Trigonometric functions are fundamental in calculus, and knowing their derivatives is crucial for solving various problems. In the case of \( y = \sin x \tan x \), we deal with two primary trigonometric functions: sine and tangent. To successfully differentiate such expressions, one must know their respective derivatives.

The derivative of \( \sin x \) is \( \cos x \), a basic derivative you should remember. It stems from the chain rule applied to sine and the relation between sine and cosine.

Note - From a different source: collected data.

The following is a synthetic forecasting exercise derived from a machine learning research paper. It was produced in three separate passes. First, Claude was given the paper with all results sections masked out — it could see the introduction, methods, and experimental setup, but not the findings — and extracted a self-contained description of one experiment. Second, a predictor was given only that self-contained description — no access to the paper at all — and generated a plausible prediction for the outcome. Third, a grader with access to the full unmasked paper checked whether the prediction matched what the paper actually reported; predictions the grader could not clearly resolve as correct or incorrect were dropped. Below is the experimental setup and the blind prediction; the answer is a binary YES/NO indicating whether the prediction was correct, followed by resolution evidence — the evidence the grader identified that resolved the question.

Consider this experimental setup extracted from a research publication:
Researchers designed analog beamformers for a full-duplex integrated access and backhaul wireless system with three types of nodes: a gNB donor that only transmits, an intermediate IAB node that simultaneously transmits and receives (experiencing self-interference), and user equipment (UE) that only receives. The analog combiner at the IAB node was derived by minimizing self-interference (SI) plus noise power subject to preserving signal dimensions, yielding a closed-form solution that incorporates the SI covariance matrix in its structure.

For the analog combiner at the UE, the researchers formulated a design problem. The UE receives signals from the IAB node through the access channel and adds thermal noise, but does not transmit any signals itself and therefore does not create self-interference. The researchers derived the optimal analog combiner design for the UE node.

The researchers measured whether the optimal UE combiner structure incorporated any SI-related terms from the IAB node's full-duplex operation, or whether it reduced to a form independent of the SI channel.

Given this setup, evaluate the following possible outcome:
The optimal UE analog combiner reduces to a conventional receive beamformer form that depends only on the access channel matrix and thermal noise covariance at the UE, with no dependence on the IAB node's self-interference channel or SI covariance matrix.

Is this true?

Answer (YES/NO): NO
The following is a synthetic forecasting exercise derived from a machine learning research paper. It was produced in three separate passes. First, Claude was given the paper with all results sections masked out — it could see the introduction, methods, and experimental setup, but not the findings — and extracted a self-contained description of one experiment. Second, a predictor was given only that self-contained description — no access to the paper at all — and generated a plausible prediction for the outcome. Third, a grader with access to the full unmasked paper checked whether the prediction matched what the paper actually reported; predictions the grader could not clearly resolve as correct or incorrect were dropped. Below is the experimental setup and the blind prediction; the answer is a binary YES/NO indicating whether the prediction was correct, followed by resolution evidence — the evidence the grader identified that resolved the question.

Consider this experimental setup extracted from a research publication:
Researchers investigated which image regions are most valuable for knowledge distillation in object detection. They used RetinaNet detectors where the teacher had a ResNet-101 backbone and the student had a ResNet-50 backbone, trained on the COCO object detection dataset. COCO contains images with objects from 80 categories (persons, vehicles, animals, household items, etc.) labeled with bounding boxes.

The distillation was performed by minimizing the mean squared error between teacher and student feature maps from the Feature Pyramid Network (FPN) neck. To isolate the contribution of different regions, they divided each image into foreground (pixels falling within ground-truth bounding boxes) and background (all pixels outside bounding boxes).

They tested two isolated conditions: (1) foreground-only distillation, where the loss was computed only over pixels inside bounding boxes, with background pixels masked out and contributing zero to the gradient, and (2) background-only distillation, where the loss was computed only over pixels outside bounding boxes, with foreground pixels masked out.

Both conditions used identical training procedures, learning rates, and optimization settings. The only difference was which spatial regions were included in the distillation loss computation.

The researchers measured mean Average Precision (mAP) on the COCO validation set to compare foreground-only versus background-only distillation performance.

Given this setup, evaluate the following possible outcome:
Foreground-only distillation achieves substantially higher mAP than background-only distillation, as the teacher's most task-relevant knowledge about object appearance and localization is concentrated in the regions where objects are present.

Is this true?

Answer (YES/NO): NO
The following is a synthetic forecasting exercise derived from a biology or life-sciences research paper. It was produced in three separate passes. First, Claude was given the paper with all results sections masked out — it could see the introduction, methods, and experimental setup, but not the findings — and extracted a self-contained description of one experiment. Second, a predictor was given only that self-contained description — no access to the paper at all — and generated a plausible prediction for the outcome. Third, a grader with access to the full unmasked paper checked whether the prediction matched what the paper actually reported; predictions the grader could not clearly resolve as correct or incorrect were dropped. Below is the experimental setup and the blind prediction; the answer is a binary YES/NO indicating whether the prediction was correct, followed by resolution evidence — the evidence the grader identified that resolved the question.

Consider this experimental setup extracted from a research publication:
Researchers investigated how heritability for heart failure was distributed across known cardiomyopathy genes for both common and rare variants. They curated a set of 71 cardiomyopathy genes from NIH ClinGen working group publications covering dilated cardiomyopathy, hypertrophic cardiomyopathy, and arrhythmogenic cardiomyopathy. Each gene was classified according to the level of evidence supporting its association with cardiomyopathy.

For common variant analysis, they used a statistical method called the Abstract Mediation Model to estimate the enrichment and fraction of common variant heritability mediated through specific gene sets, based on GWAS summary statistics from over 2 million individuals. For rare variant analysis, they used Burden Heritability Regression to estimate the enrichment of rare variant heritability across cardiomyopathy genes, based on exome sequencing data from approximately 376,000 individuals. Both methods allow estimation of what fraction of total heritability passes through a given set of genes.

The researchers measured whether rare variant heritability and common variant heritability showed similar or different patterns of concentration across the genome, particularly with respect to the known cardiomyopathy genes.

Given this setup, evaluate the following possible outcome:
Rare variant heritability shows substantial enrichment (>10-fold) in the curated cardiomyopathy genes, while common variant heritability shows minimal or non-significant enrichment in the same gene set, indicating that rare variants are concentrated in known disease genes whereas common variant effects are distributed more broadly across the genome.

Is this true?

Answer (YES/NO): NO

Tangent, another common trig function, has a derivative of \( \sec^2 x \). This derivative originates from the identity \( \tan x = \frac{\sin x}{\cos x} \) and employing the quotient rule. Understanding these derivatives helps in tackling problems where trigonometric functions are involved, especially in complex expressions.

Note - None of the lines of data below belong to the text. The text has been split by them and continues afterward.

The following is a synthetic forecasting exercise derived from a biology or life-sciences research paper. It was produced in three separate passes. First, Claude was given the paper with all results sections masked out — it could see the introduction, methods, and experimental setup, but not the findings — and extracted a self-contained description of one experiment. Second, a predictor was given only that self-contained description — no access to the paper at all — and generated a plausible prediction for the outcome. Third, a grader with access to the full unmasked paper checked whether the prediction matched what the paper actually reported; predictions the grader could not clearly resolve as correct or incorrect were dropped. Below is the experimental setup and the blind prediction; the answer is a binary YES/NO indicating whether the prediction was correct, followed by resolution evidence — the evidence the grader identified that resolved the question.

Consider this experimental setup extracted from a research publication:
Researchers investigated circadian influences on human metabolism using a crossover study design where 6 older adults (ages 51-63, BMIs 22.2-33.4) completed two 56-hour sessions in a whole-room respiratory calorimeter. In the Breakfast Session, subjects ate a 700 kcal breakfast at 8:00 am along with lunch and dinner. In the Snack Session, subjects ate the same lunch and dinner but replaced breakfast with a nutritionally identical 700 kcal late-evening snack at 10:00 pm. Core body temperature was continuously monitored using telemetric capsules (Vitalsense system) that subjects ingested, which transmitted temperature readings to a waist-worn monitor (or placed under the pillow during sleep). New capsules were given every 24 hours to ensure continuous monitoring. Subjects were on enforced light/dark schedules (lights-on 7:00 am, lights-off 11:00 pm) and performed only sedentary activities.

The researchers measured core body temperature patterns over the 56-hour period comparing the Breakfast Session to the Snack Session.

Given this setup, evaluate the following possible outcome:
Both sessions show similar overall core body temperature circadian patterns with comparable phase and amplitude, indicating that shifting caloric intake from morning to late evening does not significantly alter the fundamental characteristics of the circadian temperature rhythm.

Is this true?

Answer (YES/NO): YES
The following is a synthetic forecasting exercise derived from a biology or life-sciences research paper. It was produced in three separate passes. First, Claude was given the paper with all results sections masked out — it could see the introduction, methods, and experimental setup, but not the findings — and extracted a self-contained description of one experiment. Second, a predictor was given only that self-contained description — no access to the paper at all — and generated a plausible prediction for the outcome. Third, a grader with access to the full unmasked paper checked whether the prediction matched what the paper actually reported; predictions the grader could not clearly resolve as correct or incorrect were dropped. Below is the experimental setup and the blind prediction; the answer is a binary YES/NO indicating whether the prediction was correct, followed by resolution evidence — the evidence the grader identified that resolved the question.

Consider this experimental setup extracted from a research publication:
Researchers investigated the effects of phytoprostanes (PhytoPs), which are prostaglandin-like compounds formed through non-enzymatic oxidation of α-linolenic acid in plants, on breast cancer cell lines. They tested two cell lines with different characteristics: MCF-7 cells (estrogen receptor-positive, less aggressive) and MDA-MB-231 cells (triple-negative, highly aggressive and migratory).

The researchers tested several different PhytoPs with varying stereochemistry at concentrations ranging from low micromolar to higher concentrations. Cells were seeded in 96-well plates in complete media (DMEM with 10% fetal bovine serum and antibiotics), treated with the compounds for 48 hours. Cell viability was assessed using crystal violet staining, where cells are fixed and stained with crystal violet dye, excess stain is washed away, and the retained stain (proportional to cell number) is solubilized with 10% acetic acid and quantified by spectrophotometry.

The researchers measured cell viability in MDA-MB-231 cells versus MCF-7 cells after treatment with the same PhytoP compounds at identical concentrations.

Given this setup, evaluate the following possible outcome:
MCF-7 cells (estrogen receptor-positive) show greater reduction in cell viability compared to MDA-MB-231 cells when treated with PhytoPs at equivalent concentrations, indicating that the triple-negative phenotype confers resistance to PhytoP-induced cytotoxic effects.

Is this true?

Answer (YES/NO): NO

When dealing with calculus derivatives, it's important to recognize different rules and techniques available, like the product rule for this exercise. The product rule is fundamental when differentiating products of functions.

For a product \( u(x) \cdot v(x) \), the product rule states:

• Take the derivative of the first function, \( u'(x) \), multiply by the second function, \( v(x) \).
• Add the first function, \( u(x) \), multiplied by the derivative of the second function, \( v'(x) \).

For \( y = \sin x \tan x \), applying the product rule combines these into one expression: \( \cos x \tan x + \sin x \sec^2 x \). This systematic approach simplifies working with more complicated functions, making them easier to understand and solve.

Simplifying trigonometric expressions involves using identities to make them more manageable or to reveal hidden patterns. In the context of this problem, simplifying is the final step after using derivatives.

To simplify an expression like \( \cos x \tan x + \sin x \sec^2 x \), you can employ identities like \( \tan x = \frac{\sin x}{\cos x} \) and \( \sec x = \frac{1}{\cos x} \). Here, \( \cos x \tan x \) simplifies to \( \sin x \), thanks to replacing \( \tan x \) with its equivalent \( \frac{\sin x}{\cos x} \).

Though it doesn't reduce further in this case, recognizing when to use trigonometric identities can streamline finding solutions and is a valuable tool in derivative problems and integrals alike. By simplifying, you make expressions clearer and often open the way to discover deeper insights into the problem at hand.